Operations

Backups

Backup policies do the remembering for you: which VMs, how often, how many copies to keep, and where they go.

Incremental forever. After the first full copy, only changed data moves. Nightly backups of large VMs become a matter of minutes.
Application-consistent. The platform can quiesce the guest before the copy, so databases and journals recover cleanly, not "probably".
Off-site targets. Send copies to object storage or network shares outside the cluster. Transfers and stored data can be encrypted with keys you control.
Immutable retention.

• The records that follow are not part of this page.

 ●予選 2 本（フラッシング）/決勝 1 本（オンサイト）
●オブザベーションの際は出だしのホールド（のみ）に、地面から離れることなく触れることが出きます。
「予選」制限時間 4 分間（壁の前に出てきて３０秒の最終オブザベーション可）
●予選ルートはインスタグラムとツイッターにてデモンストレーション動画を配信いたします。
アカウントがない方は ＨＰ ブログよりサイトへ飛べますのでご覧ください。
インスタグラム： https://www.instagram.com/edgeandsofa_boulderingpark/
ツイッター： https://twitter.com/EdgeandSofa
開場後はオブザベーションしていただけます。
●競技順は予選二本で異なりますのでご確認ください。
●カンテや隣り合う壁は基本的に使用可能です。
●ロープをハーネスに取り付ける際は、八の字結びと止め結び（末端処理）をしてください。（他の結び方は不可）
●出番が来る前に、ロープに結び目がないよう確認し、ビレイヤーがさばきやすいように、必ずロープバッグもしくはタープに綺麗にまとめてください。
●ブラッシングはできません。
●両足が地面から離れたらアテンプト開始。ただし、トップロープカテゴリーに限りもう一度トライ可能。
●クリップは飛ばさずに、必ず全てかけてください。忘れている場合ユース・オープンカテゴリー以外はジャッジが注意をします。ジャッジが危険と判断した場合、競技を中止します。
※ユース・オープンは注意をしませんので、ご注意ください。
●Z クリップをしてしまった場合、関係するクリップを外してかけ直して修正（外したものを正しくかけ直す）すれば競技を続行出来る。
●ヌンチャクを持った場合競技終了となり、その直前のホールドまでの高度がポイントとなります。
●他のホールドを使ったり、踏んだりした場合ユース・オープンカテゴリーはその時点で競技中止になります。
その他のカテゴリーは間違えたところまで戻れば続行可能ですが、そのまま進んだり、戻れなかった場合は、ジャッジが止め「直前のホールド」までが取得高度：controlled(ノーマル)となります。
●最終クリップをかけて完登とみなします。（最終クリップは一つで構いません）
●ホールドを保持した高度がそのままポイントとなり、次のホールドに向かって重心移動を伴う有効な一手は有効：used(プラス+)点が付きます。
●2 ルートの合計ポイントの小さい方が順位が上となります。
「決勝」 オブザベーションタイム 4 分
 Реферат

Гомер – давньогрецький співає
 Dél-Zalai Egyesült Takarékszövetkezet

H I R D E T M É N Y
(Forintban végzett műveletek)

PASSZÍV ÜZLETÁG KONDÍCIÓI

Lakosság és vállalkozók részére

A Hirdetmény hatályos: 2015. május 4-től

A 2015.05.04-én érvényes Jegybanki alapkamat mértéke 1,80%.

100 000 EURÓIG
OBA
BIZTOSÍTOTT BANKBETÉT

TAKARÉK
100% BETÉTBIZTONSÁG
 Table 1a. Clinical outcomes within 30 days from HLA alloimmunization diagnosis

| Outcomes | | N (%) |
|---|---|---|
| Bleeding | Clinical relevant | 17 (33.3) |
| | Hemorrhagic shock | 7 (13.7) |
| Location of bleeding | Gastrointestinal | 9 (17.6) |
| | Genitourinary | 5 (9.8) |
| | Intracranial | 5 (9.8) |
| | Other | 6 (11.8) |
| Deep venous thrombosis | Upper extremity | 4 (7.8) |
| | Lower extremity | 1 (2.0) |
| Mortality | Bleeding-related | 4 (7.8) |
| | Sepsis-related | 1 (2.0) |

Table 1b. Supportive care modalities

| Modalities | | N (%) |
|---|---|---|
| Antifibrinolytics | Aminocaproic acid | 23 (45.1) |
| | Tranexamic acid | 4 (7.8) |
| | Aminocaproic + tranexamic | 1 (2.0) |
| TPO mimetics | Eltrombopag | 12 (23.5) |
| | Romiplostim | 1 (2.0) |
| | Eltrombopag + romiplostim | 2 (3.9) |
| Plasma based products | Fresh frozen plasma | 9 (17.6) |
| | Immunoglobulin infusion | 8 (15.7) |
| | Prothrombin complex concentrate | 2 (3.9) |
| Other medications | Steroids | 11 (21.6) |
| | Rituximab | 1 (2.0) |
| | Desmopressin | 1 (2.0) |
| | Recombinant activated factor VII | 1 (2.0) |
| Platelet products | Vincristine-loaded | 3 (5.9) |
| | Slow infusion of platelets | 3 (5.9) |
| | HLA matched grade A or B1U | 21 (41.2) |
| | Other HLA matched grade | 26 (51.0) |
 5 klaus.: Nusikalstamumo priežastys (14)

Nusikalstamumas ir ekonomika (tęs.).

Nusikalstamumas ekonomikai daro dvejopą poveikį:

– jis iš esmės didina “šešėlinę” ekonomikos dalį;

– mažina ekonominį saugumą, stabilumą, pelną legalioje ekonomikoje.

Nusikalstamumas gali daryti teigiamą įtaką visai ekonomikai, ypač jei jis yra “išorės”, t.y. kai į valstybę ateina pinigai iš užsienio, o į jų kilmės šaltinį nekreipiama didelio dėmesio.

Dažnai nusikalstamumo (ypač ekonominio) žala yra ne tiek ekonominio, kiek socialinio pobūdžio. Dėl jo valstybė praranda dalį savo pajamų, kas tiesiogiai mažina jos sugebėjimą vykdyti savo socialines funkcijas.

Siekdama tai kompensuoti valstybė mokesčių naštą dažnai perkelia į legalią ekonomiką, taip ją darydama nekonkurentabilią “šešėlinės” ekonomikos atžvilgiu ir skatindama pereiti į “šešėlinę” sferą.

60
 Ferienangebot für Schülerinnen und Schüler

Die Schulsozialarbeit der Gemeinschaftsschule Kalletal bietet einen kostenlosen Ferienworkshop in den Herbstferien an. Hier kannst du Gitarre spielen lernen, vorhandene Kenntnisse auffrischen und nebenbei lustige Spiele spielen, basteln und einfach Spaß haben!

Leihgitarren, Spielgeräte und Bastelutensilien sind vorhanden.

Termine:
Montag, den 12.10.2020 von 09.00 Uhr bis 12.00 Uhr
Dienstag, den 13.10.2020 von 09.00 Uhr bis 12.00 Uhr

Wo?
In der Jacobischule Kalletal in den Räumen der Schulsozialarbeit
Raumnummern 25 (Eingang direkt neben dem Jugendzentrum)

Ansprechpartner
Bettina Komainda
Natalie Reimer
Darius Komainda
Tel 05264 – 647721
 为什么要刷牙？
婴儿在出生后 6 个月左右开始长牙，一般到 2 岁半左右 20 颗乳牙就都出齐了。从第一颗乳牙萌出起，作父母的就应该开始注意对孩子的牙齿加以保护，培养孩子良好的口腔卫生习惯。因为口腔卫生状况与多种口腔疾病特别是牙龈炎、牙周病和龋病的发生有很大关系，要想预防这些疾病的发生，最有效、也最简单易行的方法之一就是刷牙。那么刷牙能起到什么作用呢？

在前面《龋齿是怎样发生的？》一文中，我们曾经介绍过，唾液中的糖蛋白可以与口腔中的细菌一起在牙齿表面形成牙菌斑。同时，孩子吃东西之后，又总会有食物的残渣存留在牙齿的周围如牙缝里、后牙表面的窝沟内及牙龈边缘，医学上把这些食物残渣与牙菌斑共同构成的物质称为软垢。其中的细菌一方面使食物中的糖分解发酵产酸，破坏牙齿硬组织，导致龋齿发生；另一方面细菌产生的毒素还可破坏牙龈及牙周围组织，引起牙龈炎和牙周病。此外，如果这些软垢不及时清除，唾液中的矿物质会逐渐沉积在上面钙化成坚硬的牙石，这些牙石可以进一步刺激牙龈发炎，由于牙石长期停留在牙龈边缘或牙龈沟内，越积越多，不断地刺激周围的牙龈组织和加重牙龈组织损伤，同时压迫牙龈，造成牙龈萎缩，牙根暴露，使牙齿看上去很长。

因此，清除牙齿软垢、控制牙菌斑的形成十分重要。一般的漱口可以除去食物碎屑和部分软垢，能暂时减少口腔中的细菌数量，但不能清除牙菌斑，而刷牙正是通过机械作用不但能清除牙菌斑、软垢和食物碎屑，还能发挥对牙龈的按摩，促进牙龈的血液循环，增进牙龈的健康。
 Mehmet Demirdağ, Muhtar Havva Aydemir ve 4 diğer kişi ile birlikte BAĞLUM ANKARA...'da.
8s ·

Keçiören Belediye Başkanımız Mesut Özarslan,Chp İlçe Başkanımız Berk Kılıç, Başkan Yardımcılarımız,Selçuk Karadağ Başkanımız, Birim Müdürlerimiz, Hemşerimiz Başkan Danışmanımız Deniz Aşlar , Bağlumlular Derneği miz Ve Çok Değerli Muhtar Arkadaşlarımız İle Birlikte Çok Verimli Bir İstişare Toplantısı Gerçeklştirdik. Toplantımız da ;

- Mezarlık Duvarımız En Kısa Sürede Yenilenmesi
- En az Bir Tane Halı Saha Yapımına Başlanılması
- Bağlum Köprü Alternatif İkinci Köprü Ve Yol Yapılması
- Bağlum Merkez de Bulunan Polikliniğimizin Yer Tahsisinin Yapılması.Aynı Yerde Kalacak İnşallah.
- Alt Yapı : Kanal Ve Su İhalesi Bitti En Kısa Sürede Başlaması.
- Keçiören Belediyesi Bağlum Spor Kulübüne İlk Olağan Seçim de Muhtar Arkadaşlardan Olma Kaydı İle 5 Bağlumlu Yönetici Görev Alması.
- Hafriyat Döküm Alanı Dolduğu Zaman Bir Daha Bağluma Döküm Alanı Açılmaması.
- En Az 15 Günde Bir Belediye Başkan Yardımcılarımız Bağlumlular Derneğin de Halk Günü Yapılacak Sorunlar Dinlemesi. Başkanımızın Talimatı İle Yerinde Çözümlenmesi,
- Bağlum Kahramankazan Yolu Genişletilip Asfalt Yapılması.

Targets can enforce write-once storage: for the retention period, nobody — not even an administrator, not ransomware with stolen credentials — can delete or alter a backup.
Restores go back to the original VM, to a new VM, or to a different cluster entirely from the off-site copy.

Disaster recovery

Backup gets your data back; DR gets your service back. The platform replicates chosen VMs to a second site, groups them into recovery plans with a boot order and per-VM network mapping, lets you rehearse the recovery without touching production, and keeps immutable copies for ransomware recovery. It has its own guide: Disaster recovery →

Upgrades

Platform upgrades are rolling: one node drains and updates while the others carry the load, then the next, until the cluster is uniform. Built-in preflight checks verify cluster health — every node reachable, storage healthy, no conflicting operations — and refuse to start otherwise. You choose the moment of each step or let it run unattended. A version inventory shows exactly what every node runs, so drift is visible at a glance.

Monitoring and alerting

Built-in metrics for every host, VM and container, with history kept at full resolution short-term and summarised long-term. No external database needed.
Capacity planning watches growth and projects when you'll cross 80, 90 and 100 percent of CPU, memory or storage — with enough notice to order hardware.
Alerting evaluates your rules continuously (CPU above X for Y minutes, host offline, storage filling) and delivers to e-mail, chat or any webhook, with cooldowns so one incident doesn't become two hundred messages.
Bring your own monitoring. A standard metrics endpoint exposes cluster, workload and platform health for Prometheus-compatible collectors; a ready-made Grafana dashboard ships with the platform. Audit and system logs forward to syslog/SIEM.

When things go wrong

A host dies: HA restarts its VMs on surviving hosts; storage was never only on the dead host. Replace the hardware whenever convenient and re-add it.
A disk dies: the storage pool re-replicates affected data automatically; you swap the disk at leisure.
A VM misbehaves: console access works even when the guest's network doesn't; snapshots give you a way back before risky changes.
You misbehave: the audit trail records who did what and when — also useful for un-doing it.